5- Biz bu ahval üzerime evvelemirde memleketi elimizde muhafaza ve ne ıslahat lâzım ise hükümet vasıtasiyle yaparak anarşi ve inkılâp suretiyle Rus‘tâbiiyetine mani olmak ve Moskova‘daki heyeti murahhasamızın müzakeresi müsbet veya menfi bir neticeye iktiran için istical etmek, Ruslar ne muavenet edeceklerse miktarına bakmıyarak kabul etmek, Ermenilerle müsait bir muharebe vermek ve Azerbaycan‘la ittisali emri vâki yapmak için Rusların muvafakatine raptı hareket etmemek kararlarını ve talimatlarını verdik.
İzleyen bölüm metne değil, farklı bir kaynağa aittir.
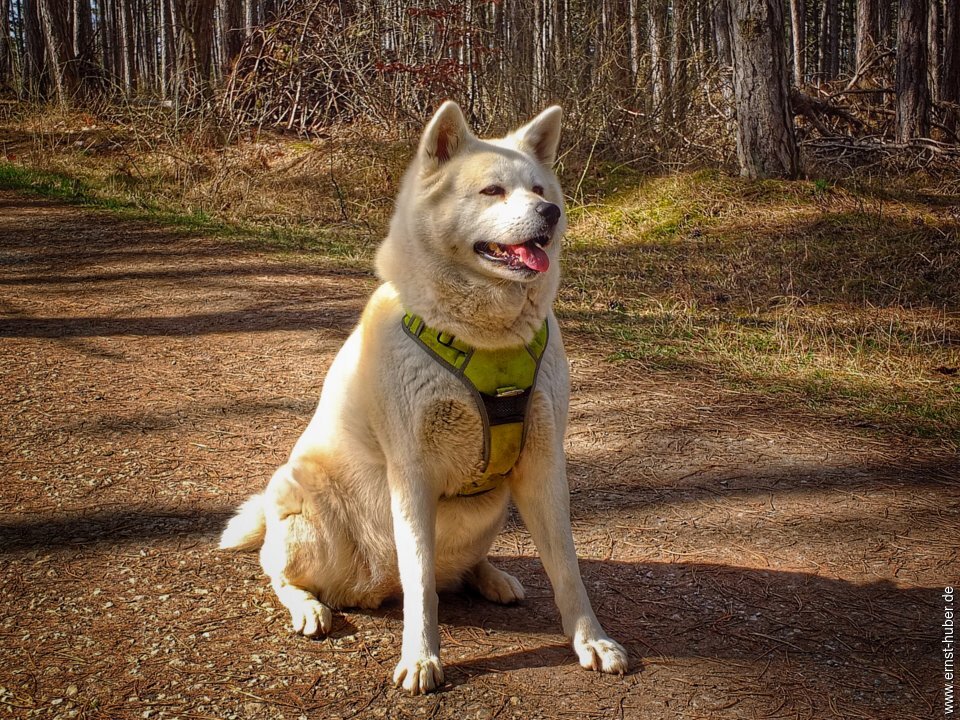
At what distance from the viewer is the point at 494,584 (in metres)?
3.00

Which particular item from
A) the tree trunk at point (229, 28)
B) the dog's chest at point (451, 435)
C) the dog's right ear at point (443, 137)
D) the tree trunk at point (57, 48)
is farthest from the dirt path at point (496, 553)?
the tree trunk at point (57, 48)

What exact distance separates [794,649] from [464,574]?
3.84 ft

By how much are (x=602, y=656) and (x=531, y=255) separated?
1279 mm

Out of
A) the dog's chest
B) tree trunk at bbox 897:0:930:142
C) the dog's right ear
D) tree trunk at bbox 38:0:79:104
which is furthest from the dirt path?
tree trunk at bbox 38:0:79:104

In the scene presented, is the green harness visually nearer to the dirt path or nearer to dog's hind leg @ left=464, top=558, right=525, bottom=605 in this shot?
dog's hind leg @ left=464, top=558, right=525, bottom=605

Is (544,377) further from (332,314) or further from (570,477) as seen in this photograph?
(332,314)

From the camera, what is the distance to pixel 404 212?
9.08 feet

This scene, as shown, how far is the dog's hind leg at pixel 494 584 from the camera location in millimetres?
2988

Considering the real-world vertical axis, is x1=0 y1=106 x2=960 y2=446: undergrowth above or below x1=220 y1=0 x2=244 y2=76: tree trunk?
below

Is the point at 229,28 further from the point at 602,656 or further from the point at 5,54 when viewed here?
the point at 602,656

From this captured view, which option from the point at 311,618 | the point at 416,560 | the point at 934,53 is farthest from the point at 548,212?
the point at 934,53

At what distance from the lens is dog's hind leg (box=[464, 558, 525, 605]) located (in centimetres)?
299

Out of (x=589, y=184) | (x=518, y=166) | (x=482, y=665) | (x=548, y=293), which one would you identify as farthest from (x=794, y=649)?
(x=589, y=184)

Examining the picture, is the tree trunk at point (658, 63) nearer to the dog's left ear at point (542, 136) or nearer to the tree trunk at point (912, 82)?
the tree trunk at point (912, 82)
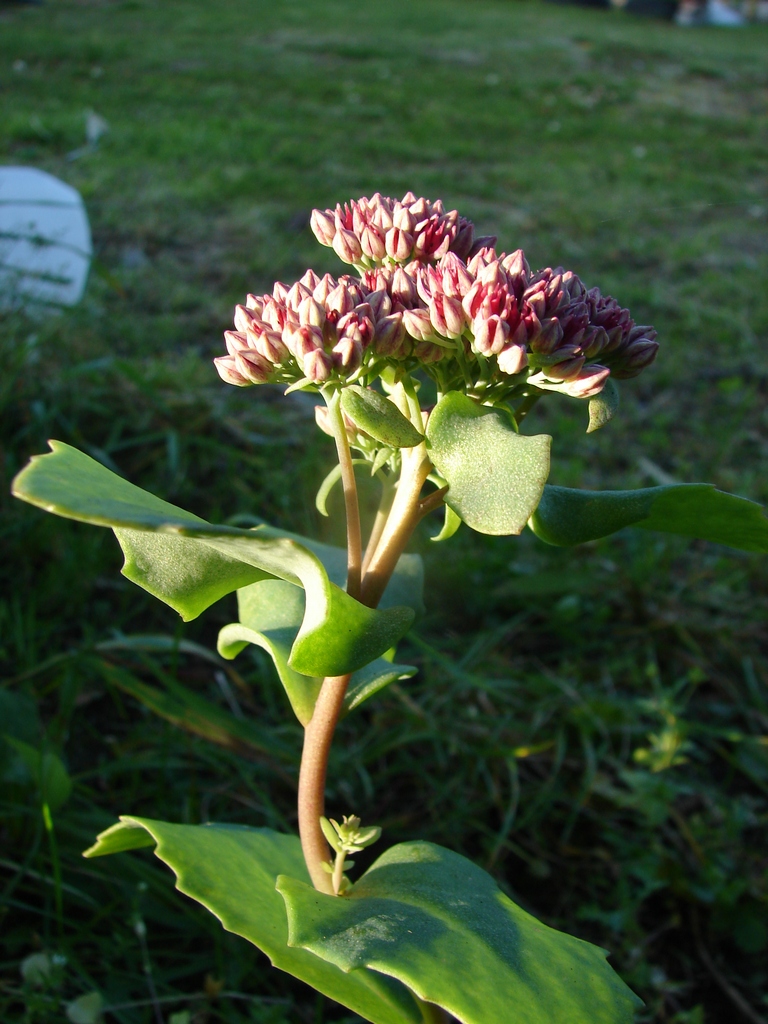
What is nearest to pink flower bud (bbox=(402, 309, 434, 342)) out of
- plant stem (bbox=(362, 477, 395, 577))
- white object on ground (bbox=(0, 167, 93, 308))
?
plant stem (bbox=(362, 477, 395, 577))

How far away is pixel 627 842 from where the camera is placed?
1.49 metres

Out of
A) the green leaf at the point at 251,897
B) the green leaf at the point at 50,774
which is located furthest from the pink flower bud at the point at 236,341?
the green leaf at the point at 50,774

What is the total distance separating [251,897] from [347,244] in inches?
24.8

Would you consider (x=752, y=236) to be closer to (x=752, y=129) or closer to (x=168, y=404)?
(x=752, y=129)

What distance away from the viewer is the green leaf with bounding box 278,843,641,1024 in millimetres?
685

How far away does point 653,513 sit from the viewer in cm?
81

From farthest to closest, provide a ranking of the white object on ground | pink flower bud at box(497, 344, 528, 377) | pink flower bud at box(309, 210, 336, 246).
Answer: the white object on ground
pink flower bud at box(309, 210, 336, 246)
pink flower bud at box(497, 344, 528, 377)

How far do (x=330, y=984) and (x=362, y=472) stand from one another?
1.82 feet

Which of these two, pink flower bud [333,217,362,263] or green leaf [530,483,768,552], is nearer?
green leaf [530,483,768,552]

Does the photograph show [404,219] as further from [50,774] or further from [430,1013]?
[50,774]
Bundan sonra heyetten Trabzon vasıtasiyle aldığımız yeni bir raporda ahitnameden bahsolunmaktadır. Buna nazaran Van, Bitlis ve Muş taraflarında Ermenilere terki arazi mevzuubahs olduğu görülmektedir. Makine başında bizimle muhabere ederek meseleyi bir neticeye isal için Yusuf Kemal Bey Trabzon‘a gönderilmiş ve ayrıca malzeme ve paranın denizden yola çıkarıldığı bildirilmiştir. Bu daha ziyade ümitbahş yeni bir vaziyettir ki, Yusuf Kemal Bey geldikten sonra mahiyeti anlaşılacaktır.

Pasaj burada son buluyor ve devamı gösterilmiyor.